** Data extract follows **

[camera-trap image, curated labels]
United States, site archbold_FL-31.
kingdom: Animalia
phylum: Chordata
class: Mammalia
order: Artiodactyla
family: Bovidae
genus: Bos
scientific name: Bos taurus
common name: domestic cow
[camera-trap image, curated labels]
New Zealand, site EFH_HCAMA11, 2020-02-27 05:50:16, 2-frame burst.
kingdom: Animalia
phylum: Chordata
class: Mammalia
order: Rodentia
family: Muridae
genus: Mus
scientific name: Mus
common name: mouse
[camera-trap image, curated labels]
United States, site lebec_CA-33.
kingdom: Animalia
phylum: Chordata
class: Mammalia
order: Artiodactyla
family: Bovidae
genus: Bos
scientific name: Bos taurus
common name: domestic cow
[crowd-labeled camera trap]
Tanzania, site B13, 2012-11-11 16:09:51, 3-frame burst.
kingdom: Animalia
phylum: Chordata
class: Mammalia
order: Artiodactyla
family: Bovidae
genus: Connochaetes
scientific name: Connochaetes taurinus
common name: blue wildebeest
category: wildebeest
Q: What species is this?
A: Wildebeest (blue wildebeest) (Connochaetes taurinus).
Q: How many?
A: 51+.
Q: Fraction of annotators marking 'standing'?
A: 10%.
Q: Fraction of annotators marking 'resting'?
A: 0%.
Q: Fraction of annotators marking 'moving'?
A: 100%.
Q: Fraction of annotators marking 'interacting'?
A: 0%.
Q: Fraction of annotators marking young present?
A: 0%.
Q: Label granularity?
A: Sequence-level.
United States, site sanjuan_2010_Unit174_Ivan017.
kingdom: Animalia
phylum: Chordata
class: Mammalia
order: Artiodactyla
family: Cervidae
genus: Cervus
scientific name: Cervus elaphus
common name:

** End of Data extract **

About this task: Write the number of lines above that contain the string "annotators", and nothing besides.

Written response: 5